あやめお嬢様はガンコ者
「おはようございます!あやめさん」
「おはよう、由香里ちゃん」
「ん?なんだか元気ありませんね」
「え、そうかな。元気よ。あ、金曜日はありがとうね」
「こちらこそ。またデートしてくださいね!」

月曜日になり、父と一緒にハイヤーで出社した私は、どんよりとした気分だった。
おととい久瀬くんが帰ったあと、本当に引っ越し業者が私のマンションから全ての荷物を運んできた。
へそを曲げて自室に立てこもったけれど、さちさんに説得されて渋々食事の席に着く。
それ以外はずっと部屋にこもっていた。

なんとかして早く実家を出たい。
掃除も洗濯も料理も全て自分でやりたいし、気ままに出かけたい。
残業もしたいし、帰りに由香里ちゃんとデートだってしたい。
自由ほどありがたいものはない、とつくづく思い知らされた週末だった。

事件の方はというと。
昨日、犯人の勤める会社の社長さんが自らうちにお詫びに来てくれた。
犯人の男は、久瀬くんが記憶していた通りライバル会社のMRで、成績が伸び悩んでいたらしい。
だからといってこんな事をしていいはずがなく、即刻懲戒解雇処分にしたと社長さんは深々と頭を下げていた。

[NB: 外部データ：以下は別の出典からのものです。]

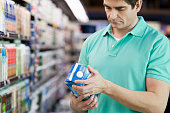 Man reading milk label in grocery store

その後、父と私は一緒に警察に行って被害届を提出し、犯人の取り調べが始まった。
警察も、被害者が大企業の娘であることから、素早く動き出してくれたらしい。
これからについては、父と弁護士に一任している。
ただ今日は夕方から久瀬くんと一緒に警察署に行き、事情聴取と犯人の顔を確認することになっていた。
考えただけで身がすくむが、昨日久瀬くんと電話で話した時「必ずそばにいるから」と言ってくれて心強かった。

いつまでも弱気なままではいられない。
仕事だって大事な局面なのだ。
私は自分に言い聞かせて気合いを入れた。